Facing an international audience at the 26th UN Climate Change Conference of the Parties (COP26) in Glasgow, Scotland yesterday, the Environment and Water Minister spoke for close to four minutes – in Bahasa Melayu.

Although he came with a prepared speech, he was confident and comfortable throughout his address. He informed the assembled gallery of some of the measures Malaysia would take to address climate change. They included:

  • the introduction of carbon pricing in phases.
  • ensuring that government vehicles would no longer have internal combustion engines by 2030.
  • preserving at least 50 per cent of the nation’s forests as announced at the Earth Summit in Rio de Janeiro, in 1992.

It remains unclear if Tuan Ibrahim is indeed knowledgeable about the environment, or if he truly appreciated what he was reading, or if Malaysia would achieve its aspirations in addressing climate change. He should have had more eye contact with the audience, instead of looking at his prepared text.

But there was no hesitation, no missed cadence, no hint of uncertainty in his voice, or body language. The minister somewhat did justice to the national language on the global stage.

Some had earlier suggested that Tuan Ibrahim had shied away from attending the event because he was “uncomfortable” speaking in English.

Some of our ministers struggle with the English language, often leaving us cringing, no thanks to their poor pronunciation, diction, and their lack of confidence.

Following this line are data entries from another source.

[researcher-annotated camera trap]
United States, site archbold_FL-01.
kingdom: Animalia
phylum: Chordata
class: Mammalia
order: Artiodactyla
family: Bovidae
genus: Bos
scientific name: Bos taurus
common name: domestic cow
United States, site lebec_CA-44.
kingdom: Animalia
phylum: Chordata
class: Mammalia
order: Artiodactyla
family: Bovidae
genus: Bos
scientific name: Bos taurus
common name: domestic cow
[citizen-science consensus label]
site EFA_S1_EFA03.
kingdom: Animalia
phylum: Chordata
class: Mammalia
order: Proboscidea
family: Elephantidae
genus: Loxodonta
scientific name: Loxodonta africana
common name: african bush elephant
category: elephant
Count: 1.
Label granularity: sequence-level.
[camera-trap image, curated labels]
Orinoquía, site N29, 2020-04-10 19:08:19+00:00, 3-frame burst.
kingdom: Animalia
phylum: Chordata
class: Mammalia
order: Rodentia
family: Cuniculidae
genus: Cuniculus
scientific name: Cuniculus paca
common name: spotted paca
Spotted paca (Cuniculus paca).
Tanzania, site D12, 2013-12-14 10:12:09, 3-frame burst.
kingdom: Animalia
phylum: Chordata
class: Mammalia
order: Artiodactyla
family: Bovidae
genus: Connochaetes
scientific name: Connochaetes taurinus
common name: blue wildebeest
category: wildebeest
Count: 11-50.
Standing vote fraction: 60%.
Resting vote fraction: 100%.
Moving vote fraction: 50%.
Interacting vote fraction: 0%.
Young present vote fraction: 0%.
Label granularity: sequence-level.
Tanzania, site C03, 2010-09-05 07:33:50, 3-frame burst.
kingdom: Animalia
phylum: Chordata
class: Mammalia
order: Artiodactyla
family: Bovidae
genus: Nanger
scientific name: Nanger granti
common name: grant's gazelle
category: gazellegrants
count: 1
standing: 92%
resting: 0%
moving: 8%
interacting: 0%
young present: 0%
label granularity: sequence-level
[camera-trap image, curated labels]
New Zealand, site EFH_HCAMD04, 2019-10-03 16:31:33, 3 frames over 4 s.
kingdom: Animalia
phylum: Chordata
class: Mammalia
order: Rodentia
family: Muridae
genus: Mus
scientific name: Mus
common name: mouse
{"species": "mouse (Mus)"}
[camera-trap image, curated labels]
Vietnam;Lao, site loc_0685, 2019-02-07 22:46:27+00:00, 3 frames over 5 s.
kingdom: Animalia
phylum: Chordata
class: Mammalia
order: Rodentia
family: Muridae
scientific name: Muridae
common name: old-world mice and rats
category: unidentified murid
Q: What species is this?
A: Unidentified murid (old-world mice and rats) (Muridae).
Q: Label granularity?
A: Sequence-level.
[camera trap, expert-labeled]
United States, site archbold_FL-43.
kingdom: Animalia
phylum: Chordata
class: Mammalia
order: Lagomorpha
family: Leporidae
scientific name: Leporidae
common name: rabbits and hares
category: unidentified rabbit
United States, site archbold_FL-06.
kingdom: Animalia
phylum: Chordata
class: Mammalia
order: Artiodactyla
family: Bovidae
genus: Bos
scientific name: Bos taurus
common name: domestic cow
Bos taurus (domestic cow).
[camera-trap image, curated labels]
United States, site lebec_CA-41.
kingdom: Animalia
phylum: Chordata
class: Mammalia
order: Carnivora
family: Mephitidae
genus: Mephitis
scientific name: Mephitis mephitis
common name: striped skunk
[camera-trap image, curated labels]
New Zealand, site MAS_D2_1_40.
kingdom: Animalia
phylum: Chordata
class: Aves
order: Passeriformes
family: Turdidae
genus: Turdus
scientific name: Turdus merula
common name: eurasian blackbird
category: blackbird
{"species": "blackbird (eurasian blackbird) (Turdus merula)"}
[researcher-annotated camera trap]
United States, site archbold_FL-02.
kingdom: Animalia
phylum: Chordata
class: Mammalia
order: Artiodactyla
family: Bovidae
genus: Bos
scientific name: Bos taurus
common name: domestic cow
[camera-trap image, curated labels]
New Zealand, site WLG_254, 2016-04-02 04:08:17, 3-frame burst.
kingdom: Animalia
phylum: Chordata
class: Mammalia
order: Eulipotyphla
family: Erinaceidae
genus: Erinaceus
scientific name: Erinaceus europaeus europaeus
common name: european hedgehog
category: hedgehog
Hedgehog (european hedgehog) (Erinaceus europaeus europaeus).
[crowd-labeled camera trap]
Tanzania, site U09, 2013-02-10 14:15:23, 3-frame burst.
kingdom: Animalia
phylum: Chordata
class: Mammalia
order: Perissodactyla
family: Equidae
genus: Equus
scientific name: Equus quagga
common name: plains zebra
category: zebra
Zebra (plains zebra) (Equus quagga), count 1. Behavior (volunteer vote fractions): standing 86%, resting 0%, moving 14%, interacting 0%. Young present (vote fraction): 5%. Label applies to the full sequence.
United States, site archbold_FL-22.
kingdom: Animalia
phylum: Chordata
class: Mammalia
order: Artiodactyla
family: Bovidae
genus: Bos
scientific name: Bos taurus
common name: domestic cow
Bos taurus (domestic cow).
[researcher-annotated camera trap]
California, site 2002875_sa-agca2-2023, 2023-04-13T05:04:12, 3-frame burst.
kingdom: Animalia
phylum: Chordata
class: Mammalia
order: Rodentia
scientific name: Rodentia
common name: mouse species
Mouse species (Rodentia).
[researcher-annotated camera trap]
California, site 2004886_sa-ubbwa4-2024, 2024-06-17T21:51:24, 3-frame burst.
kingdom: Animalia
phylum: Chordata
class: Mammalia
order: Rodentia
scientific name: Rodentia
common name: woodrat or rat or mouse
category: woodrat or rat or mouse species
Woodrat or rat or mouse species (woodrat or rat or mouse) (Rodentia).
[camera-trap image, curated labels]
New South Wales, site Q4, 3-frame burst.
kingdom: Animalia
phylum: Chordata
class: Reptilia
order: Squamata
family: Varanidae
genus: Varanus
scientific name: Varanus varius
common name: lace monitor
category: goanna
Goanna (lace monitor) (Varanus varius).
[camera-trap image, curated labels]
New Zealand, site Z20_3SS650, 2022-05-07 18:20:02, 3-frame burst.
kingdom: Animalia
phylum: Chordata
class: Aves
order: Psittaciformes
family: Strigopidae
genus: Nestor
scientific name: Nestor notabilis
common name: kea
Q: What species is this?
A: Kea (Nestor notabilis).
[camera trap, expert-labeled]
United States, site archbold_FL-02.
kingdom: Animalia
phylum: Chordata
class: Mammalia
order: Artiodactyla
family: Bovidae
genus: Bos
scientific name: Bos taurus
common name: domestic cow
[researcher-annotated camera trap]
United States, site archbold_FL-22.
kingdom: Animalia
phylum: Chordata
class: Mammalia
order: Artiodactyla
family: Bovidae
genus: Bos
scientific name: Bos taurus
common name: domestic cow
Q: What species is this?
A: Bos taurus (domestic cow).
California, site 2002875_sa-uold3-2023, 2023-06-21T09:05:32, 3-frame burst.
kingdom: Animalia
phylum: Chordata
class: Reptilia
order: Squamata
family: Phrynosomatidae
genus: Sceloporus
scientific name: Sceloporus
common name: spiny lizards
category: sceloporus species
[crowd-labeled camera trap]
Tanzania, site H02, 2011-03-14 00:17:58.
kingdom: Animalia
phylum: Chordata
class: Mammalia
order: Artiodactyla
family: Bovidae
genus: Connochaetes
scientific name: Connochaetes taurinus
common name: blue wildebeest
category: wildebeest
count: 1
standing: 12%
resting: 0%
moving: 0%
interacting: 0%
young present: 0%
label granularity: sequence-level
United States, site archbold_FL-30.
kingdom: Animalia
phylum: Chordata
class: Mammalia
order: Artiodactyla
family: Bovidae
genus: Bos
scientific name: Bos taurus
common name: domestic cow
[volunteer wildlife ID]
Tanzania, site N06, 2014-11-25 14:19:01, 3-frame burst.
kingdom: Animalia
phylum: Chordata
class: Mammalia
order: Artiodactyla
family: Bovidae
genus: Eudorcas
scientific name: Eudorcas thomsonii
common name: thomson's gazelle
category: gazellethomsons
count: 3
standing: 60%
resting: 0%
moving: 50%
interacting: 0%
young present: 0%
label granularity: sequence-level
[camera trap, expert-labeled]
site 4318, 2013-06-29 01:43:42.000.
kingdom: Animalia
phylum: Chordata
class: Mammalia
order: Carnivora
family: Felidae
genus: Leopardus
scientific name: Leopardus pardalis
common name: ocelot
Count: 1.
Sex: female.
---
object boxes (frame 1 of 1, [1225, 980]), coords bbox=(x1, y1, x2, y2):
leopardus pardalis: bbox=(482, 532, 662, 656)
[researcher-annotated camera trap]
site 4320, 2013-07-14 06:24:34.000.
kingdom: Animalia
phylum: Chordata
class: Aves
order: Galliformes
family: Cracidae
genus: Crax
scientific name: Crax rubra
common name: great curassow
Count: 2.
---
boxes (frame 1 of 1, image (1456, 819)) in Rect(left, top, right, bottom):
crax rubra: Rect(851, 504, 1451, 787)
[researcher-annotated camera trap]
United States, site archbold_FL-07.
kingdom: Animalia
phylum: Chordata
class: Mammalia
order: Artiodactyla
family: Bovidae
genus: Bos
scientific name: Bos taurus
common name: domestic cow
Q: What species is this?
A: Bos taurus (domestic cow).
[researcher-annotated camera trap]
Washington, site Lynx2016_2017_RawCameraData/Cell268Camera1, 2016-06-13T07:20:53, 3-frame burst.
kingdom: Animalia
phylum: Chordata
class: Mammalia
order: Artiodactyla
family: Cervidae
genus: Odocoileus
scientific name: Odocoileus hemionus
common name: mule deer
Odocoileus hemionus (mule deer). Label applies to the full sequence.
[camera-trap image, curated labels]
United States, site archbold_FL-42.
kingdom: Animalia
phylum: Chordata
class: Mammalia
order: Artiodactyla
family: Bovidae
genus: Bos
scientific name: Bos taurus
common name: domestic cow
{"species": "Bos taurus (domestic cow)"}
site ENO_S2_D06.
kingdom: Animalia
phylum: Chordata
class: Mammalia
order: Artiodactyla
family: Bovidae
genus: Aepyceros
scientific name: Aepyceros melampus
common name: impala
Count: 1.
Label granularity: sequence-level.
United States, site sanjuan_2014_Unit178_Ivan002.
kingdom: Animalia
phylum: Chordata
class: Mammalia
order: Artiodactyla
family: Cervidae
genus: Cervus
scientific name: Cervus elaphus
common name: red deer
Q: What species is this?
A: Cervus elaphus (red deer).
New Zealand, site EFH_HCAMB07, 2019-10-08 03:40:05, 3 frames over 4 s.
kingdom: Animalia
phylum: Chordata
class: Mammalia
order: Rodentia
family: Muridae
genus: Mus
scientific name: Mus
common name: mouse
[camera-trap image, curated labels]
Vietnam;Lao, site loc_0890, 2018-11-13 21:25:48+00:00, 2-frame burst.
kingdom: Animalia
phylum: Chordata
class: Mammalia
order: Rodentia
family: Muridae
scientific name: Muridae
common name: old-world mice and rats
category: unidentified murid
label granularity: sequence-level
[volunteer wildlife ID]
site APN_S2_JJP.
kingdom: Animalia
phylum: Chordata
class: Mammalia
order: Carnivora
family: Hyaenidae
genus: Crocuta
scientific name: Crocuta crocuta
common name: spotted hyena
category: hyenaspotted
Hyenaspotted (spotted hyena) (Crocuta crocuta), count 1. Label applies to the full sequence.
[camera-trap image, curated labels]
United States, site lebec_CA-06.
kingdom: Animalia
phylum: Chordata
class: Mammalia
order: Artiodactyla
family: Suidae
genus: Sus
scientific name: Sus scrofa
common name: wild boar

That’s a performance we want to avoid.

But we also have leaders who are eloquent in the English language.

But this isn’t a debate about language. It’s about confidence.

Tuan Ibrahim’s effort reminded many of Faiz Subri, who gave his acceptance speech in English after receiving the FIFA Puskas Award in Zurich, in 2017.

He struggled in expressing himself in the language, and many wished he had spoken in Bahasa Melayu instead. In fact, he should have been advised to speak in the national language, for even big names like football stars Lionel Messi and Cristiano Ronaldo, often spoke in their mother tongues.

The Japanese and French too, are proud of their language, as evident at international conferences.

Tuan Ibrahim has clearly won some new fans with his latest endeavour. That brief stint on the world stage somewhat deflected some of the attacks the Pas deputy president had received in recent times.

The moral of this story: It is okay to speak in Bahasa Melayu or English, as long as the presenter is able to put up a confident front in the eyes of the world.